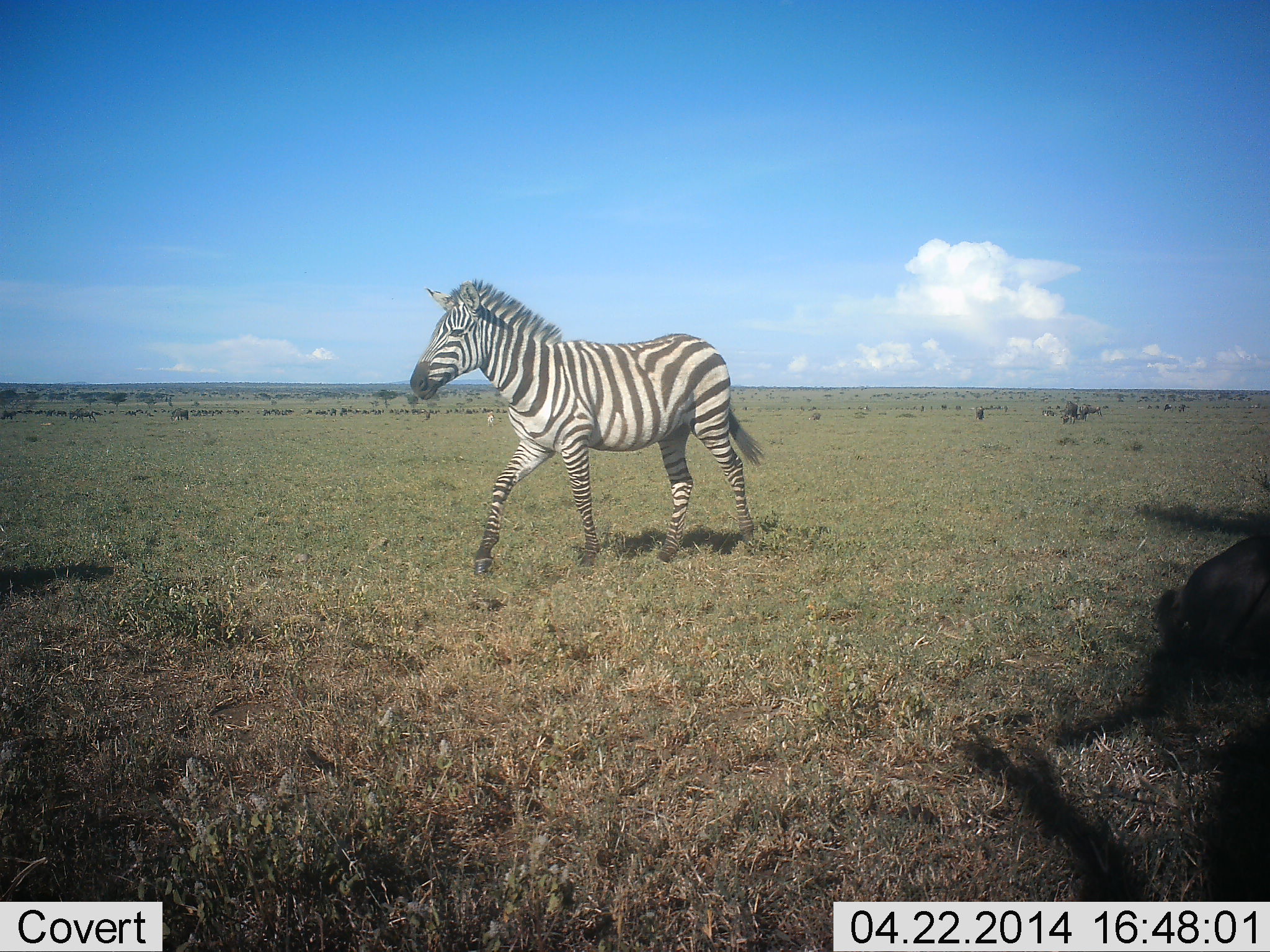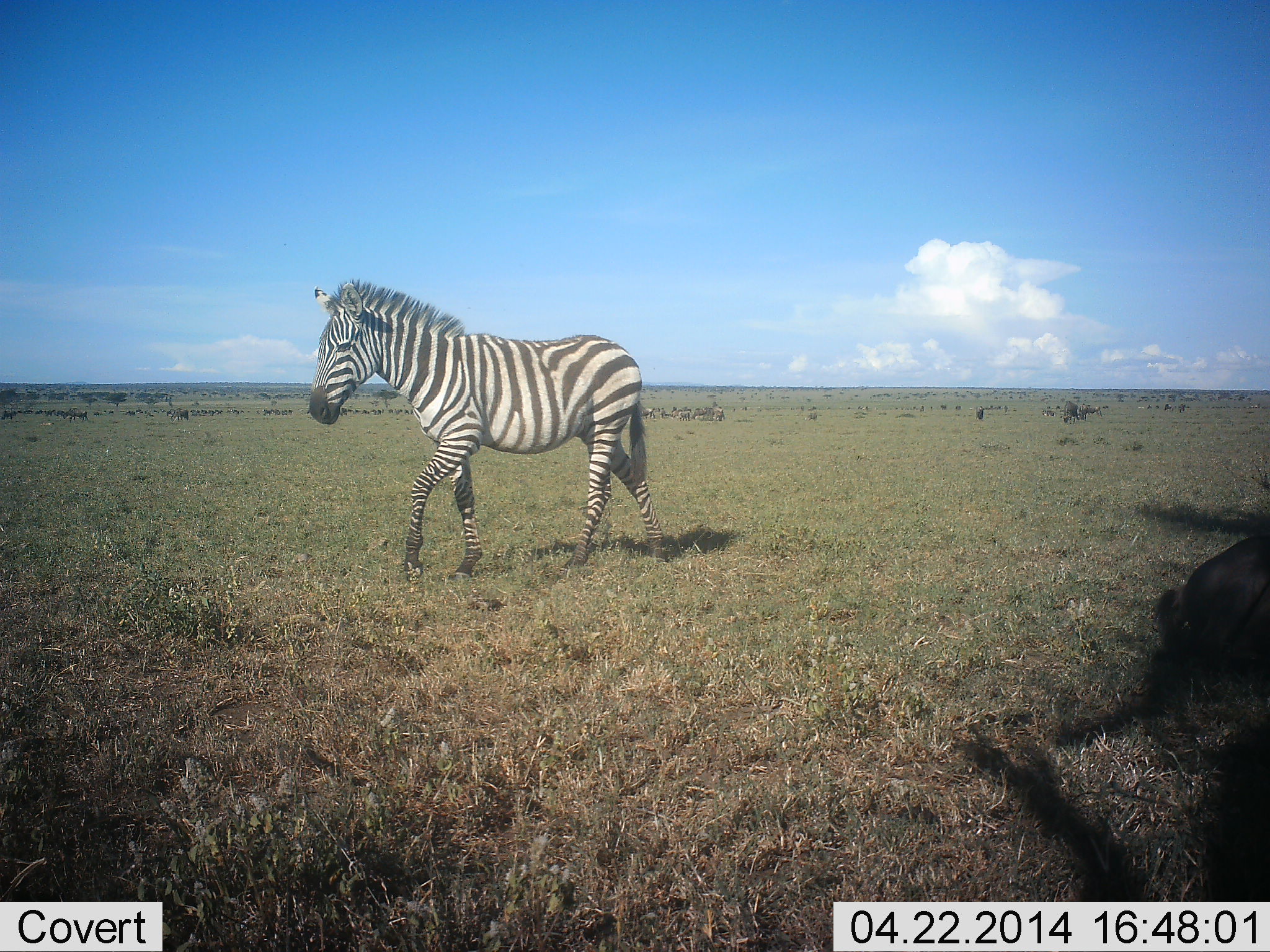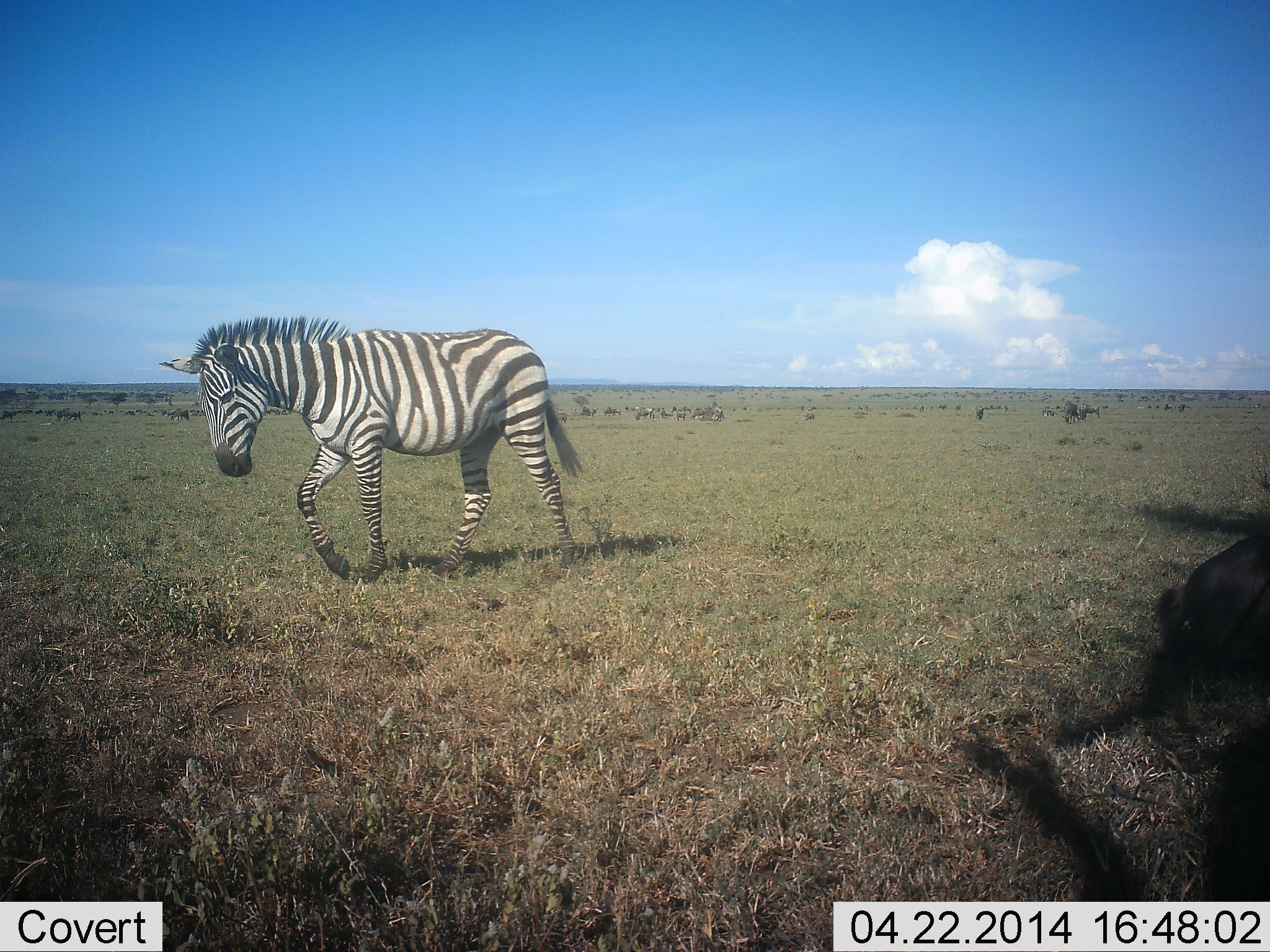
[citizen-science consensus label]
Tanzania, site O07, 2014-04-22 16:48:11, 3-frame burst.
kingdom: Animalia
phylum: Chordata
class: Mammalia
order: Perissodactyla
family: Equidae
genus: Equus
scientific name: Equus quagga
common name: plains zebra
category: zebra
Zebra (plains zebra) (Equus quagga), count 1. Behavior (volunteer vote fractions): standing 12%, resting 0%, moving 100%, interacting 0%. Young present (vote fraction): 0%. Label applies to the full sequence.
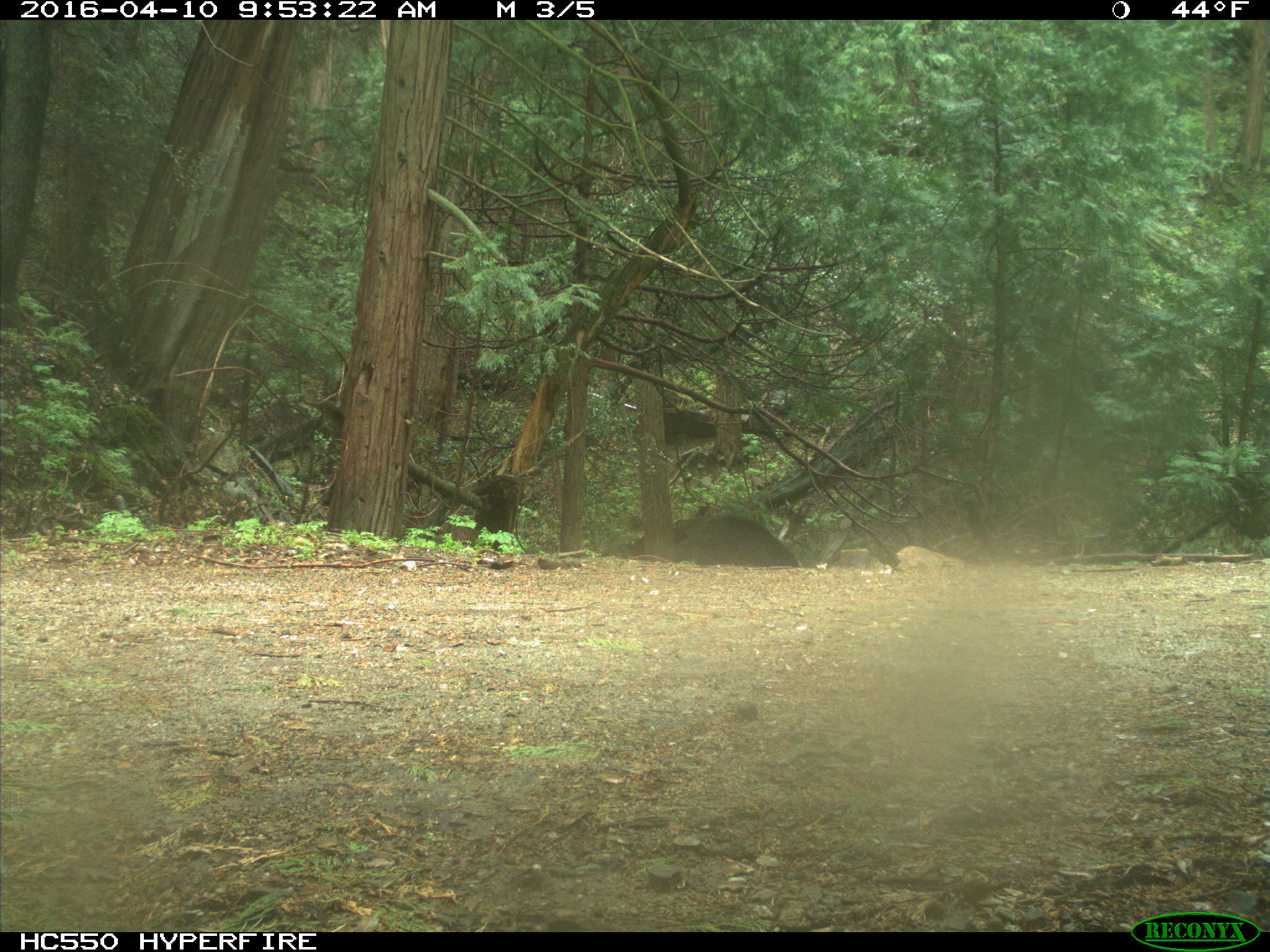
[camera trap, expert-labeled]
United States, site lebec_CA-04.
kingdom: Animalia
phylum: Chordata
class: Mammalia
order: Carnivora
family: Ursidae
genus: Ursus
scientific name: Ursus americanus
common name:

> [What you have to do] Tally the lines of the data that contain the string "name", and report nothing but the tally.

> [Answer box] 4